Etienne Dugas, président de l’ex-fédération des industriels de la fibre qui est récemment devenue InfraNum, la fédération des entreprises partenaires des territoires connectés a accordé une interview dans le cadre des Etats Généraux des RIP
L’occasion de faire avec lui un point sur les réseaux qui sont actuellement très sollicités et sur l’avancée du déploiement de la fibre alors que la France tourne au ralenti.
12 millions d’écoliers en ligne, la moitié de la population en télétravail à domicile, des dizaines de milliers de personnes confinées chez elles avec leurs smartphones, leurs tablettes, leurs ordinateurs… Les réseaux nous sont devenus vitaux. Vont-ils tenir ?
Le secteur des communications électroniques fait partie des activités essentielles reconnues par l’Etat depuis longtemps. C’est un fait juridique qui entraine des obligations pour les opérateurs notamment en termes de continuité d’activité. La situation est exceptionnelle, mais les opérateurs sont organisés pour maintenir en fonction les réseaux. Les impacts sur le débit sont maitrisés, même si on constate que les flux des grands diffuseurs doivent parfois être adaptés. Au niveau du maintien de l’accès et des réseaux, il y a eu quelques couacs de départ, comme l’intervention de forces de l’ordre pour renvoyer les agents de maintenance chez eux ou bien certaines communes qui refusaient des interventions par précaution, mais les ministères concernés ont désormais mis en place des moyens administratifs pour fluidifier ces opérations, avec l’appui des associations de collectivités quand cela est nécessaire.

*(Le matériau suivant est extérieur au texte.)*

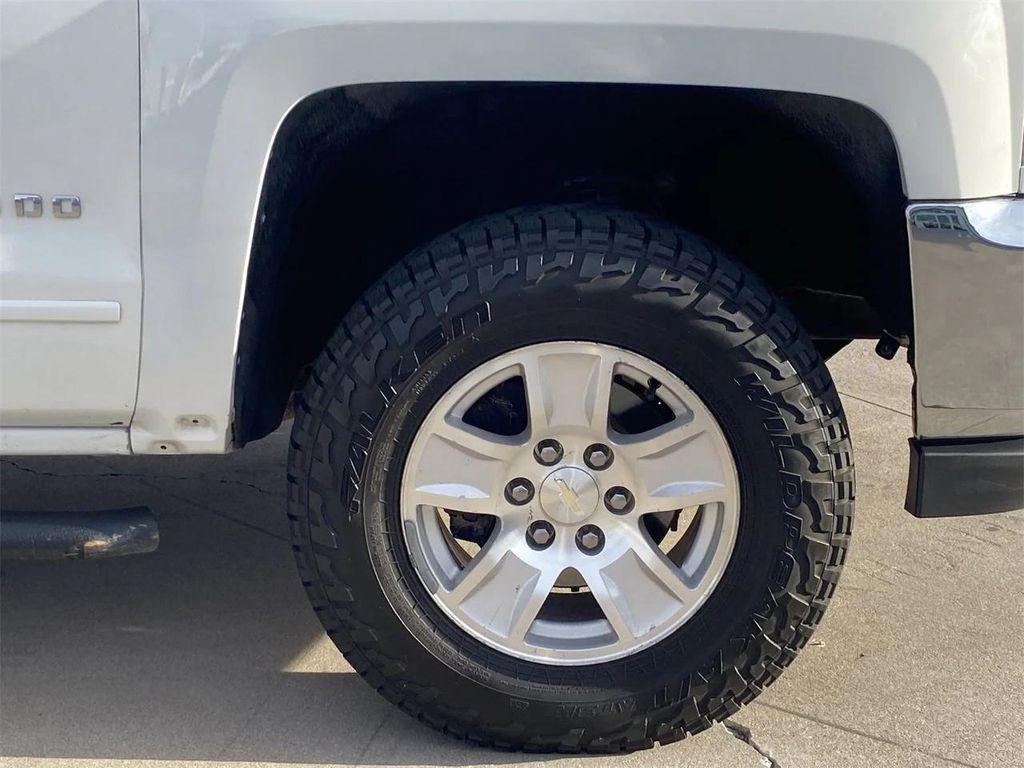 used 2017 Chevrolet Silverado 1500 car, priced at $24,226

Le Plan France Très Haut Débit affiche des objectifs ambitieux, la filière a doublé sa capacité de déploiement de lignes l’an dernier. La crise actuelle met-elle un coup d’arrêt aux déploiements, la filière souffre-t-elle ?

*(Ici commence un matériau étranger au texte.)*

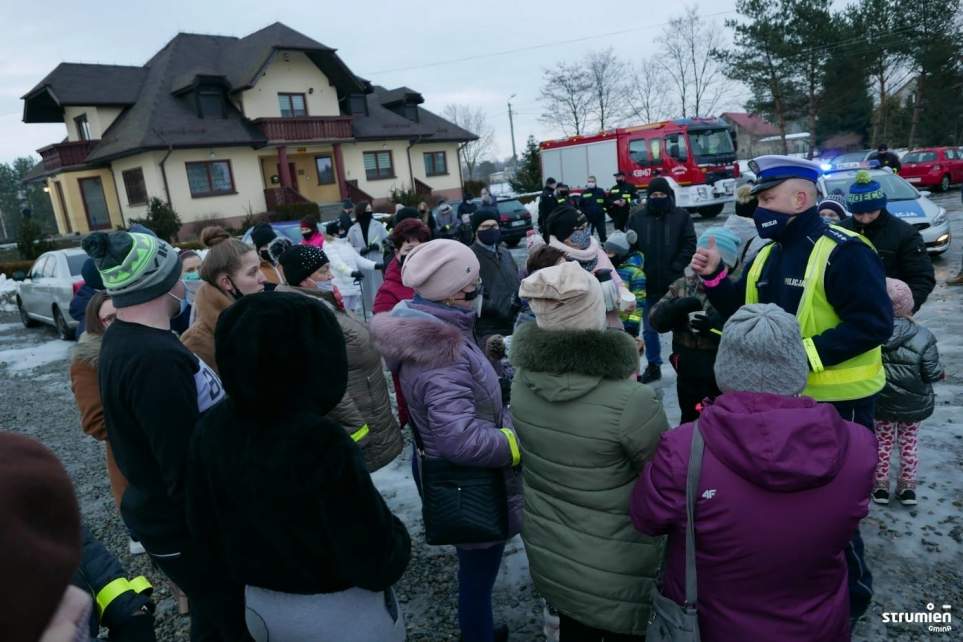 Akcja "Świeć przykładem" w Zabłociu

Si nous considérons que la maintenance peut désormais se poursuivre sans difficulté majeure, nous avons en revanche tiré la sonnette d’alarme sur la partie déploiement. Il est primordial de n’envoyer des agents sur le terrain que si nous avons la capacité à les protéger. Ce sont exactement les mêmes problèmes que pour la branche des travaux publics et pour cause, ce sont en partie les mêmes métiers. De manière générale, nous avons un problème de rupture de chaîne logistique, avec des ressources de transport plus limitées, des installations électriques au compte-goutte, aucun moyen de logement pour les ouvriers en déplacement pour ne citer qu’un exemple, mais notre plus gros enjeu… c’est celui des travaux publics. Nous ne pourrons pas produire sans eux et la situation est urgente. La chaîne de production des infrastructures numériques tourne déjà au ralenti, elle s’épuise chaque jour un peu plus, et sans intervention de l’Etat elle s’arrêtera probablement à la fin du mois, c’est-à-dire aujourd’hui. Si nous en arrivons là, les impacts économiques et sociaux seront terribles. Nous dialoguons quasi quotidiennement avec l’Etat et espérons que les moyens de redresser la barre seront trouvés à temps. Dans le cas inverse, c’est-à-dire si les entreprises ferment temporairement, d’une part une partie d’entre elle ne s’en remettrait probablement pas et d’autre part la filière mettrait une année entière pour revenir à une production nominale, avec une facture extrêmement lourde notamment en termes de chômage.
Selon vous, qu’est-ce que cette crise sanitaire peut nous apprendre sur le rôle que les réseaux jouent et seront amenés à jouer dorénavant dans nos vies ?
Ce n’était évidemment pas souhaitable, mais il me semble que la démonstration est criante quant à l’importance des réseaux et d’internet pour chacun d’entre nous, et pour la vie du pays en général. Imaginez la même crise sans moyen numérique, sans télétravail, sans divertissement digital… L’accès à internet est vraiment devenu essentiel et c’est d’ailleurs ce qui est désormais inscrit dans le code européen des communications électroniques (qui sera transposé d’ici la fin de l’année), puisque qu’internet fait désormais partie du service universel. Gageons également que l’Etat aura à cœur, lorsque la situation sera revenue à la normale, de compléter enfin à 100% les financements du FSN pour sécuriser le déploiement de la fibre optique jusque dans chaque foyer, y compris les plus ruraux, avec d’assurer une équité numérique.